Records held in a dataset
****
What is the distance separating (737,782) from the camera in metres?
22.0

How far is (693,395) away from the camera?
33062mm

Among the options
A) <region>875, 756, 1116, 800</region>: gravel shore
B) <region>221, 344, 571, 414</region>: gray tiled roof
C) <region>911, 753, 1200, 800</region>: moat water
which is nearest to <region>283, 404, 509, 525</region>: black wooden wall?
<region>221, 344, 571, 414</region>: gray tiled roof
****
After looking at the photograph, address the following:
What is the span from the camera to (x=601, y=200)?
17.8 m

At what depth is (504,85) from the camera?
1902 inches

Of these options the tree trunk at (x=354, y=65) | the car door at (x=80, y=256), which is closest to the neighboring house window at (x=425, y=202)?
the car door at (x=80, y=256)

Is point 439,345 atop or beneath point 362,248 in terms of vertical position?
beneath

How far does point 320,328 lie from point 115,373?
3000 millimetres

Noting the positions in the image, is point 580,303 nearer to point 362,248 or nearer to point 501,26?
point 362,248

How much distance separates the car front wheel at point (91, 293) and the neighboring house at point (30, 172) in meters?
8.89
****
- [Directive] Please pull out each line of the records above that contains the word "from", treating uppercase and lowercase letters as different.

- [Answer to this exercise]
What is the distance separating (737,782) from the camera in metres?
How far is (693,395) away from the camera?
What is the span from the camera to (x=601, y=200)?
At what depth is (504,85) from the camera?
How far does point 320,328 lie from point 115,373?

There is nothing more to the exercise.